WHAT YOU HAVE TO DO:
Within the records below, how many lines hold the string "Zealand"? State that number and nothing else.

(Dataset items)
###
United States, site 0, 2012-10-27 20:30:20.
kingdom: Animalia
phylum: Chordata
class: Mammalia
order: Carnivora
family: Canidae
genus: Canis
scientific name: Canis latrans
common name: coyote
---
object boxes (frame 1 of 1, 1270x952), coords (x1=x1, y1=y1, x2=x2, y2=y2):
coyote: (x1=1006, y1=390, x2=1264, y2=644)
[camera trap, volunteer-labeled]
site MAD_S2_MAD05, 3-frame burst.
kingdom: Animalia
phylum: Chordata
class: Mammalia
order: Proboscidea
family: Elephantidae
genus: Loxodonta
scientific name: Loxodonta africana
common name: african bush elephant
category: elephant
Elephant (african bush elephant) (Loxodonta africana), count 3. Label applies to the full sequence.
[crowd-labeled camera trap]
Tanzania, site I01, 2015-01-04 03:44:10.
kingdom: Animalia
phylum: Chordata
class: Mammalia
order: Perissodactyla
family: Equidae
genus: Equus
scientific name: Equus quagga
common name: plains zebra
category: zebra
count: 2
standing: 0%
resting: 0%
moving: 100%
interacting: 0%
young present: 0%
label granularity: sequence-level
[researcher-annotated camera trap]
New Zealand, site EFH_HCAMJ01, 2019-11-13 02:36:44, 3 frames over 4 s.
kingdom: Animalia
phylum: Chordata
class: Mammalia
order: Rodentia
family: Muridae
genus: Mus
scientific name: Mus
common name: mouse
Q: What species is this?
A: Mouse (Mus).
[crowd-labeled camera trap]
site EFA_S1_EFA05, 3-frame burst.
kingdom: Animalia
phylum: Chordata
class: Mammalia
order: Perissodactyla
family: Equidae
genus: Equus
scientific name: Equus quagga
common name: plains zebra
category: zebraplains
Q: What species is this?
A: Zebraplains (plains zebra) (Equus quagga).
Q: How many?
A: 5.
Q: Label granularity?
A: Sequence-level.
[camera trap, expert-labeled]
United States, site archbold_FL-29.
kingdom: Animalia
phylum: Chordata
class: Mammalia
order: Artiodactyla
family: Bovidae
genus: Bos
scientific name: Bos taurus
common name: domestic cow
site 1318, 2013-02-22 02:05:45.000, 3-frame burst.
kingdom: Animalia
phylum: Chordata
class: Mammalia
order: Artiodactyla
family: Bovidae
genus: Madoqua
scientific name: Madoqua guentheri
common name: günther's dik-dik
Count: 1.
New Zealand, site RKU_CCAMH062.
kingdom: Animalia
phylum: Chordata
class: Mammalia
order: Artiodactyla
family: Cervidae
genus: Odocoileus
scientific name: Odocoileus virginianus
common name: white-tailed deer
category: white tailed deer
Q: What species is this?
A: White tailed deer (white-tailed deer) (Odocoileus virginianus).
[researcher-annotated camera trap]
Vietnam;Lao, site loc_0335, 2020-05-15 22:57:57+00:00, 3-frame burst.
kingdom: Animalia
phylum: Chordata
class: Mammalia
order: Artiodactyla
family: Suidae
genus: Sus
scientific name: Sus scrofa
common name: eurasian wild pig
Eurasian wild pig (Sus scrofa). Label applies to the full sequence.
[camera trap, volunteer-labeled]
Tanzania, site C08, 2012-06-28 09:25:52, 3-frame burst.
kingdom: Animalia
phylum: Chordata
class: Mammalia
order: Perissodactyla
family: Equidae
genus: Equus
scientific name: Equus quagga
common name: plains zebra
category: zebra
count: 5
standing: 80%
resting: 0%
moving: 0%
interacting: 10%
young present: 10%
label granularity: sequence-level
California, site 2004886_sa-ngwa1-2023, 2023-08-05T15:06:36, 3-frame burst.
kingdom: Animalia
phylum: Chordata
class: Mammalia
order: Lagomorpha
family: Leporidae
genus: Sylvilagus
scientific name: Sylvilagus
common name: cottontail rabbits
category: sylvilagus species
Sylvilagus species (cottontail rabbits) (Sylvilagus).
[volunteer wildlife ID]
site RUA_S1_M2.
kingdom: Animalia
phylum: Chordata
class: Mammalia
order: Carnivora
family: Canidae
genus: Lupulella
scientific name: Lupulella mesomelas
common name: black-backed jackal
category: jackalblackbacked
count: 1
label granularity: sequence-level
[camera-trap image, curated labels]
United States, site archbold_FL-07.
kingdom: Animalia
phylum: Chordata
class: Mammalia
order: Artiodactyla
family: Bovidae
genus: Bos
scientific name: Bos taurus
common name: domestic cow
###
SOLUTION TO THE EXERCISE:
2